## Given text

[thirdparty/mdadm.git] / mdmon.8

.\" See file COPYING in distribution for details.
.TH MDMON 8 "" v3.1.1
.SH NAME
mdmon \- monitor MD external metadata arrays

.SH SYNOPSIS

.BI mdmon " [--all] [--takeover] CONTAINER"

.SH OVERVIEW
The 2.6.27 kernel brings the ability to support external metadata arrays.
External metadata implies that user space handles all updates to the metadata.
The kernel's responsibility is to notify user space when a "metadata event"
occurs, like disk failures and clean-to-dirty transitions.  The kernel, in
important cases, waits for user space to take action on these notifications.

.SH DESCRIPTION
.SS Metadata updates:
To service metadata update requests a daemon,
.IR mdmon ,
is introduced.
.I Mdmon
is tasked with polling the sysfs namespace looking for changes in
.BR array_state , 
.BR sync_action ,
and per disk
.BR state
attributes.  When a change is detected it calls a per metadata type
handler to make modifications to the metadata.  The following actions
are taken:
.RS
.TP
.B array_state \- inactive
Clear the dirty bit for the volume and let the array be stopped
.TP
.B array_state \- write pending
Set the dirty bit for the array and then set
.B array_state
to
.BR active .
Writes
are blocked until userspace writes
.BR active.
.TP
.B array_state \- active-idle
The safe mode timer has expired so set array state to clean to block writes to the array
.TP
.B array_state \- clean
Clear the dirty bit for the volume
.TP
.B array_state \- read-only
This is the initial state that all arrays start at.
.I mdmon
takes one of the three actions:
.RS
.TP
1/
Transition the array to read-auto keeping the dirty bit clear if the metadata
handler determines that the array does not need resyncing or other modification
.TP
2/
Transition the array to active if the metadata handler determines a resync or
some other manipulation is necessary
.TP
3/
Leave the array read\-only if the volume is marked to not be monitored; for
example, the metadata version has been set to "external:\-dev/md127" instead of
"external:/dev/md127"
.RE
.TP
.B sync_action \- resync\-to\-idle
Notify the metadata handler that a resync may have completed.  If a resync
process is idled before it completes this event allows the metadata handler to
checkpoint resync.
.TP
.B sync_action \- recover\-to\-idle
A spare may have completed rebuilding so tell the metadata handler about the
state of each disk.  This is the metadata handler's opportunity to clear
any "out-of-sync" bits and clear the volume's degraded status.  If a recovery
process is idled before it completes this event allows the metadata handler to
checkpoint recovery.

## Tasks
• a. Translate this sentence from the mdmon man page into Spanish: "The 2.6.27 kernel brings the ability to support external metadata arrays."
• b. Using the mdmon man page, answer these:
(i) Which kernel version brings the ability to support external metadata arrays?
(ii) What is the initial state that all arrays start at?
(iii) What action is taken when array_state is clean?
• c. Output the part of the mdmon man page that opens with the words containing "[thirdparty/mdadm.git] / mdmon.8" and closes with "external metadata arrays.".

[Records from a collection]
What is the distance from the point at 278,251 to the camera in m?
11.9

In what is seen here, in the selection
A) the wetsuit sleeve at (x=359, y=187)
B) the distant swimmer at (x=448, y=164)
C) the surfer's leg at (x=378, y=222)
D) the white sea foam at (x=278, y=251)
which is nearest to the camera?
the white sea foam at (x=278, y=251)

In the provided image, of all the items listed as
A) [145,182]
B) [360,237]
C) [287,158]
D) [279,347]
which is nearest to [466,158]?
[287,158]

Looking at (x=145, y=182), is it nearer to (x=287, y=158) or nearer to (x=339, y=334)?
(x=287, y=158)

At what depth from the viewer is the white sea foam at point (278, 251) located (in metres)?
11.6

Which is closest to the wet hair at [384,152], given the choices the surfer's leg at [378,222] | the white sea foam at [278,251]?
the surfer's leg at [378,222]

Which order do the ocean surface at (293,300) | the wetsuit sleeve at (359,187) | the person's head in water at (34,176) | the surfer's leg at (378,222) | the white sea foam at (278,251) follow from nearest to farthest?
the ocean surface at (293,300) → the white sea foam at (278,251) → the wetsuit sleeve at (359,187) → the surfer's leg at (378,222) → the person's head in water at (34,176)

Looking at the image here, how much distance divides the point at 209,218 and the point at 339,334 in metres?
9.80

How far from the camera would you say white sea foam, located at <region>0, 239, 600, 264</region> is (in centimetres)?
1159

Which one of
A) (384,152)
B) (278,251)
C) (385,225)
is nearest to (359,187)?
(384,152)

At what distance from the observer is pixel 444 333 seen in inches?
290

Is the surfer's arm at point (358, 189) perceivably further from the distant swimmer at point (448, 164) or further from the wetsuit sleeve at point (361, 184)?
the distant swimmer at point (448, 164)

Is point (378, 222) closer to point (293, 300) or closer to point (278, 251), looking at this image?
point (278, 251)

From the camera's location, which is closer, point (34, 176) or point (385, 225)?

## Responses per task
• a. El kernel 2.6.27 ofrece la capacidad de admitir arreglos de metadatos externos.

• b.
(i) The 2.6.27 kernel.
(ii) Read-only.
(iii) The dirty bit for the volume is cleared.

• c.
[thirdparty/mdadm.git] / mdmon.8

.\" See file COPYING in distribution for details.
.TH MDMON 8 "" v3.1.1
.SH NAME
mdmon \- monitor MD external metadata arrays

.SH SYNOPSIS

.BI mdmon " [--all] [--takeover] CONTAINER"

.SH OVERVIEW
The 2.6.27 kernel brings the ability to support external metadata arrays.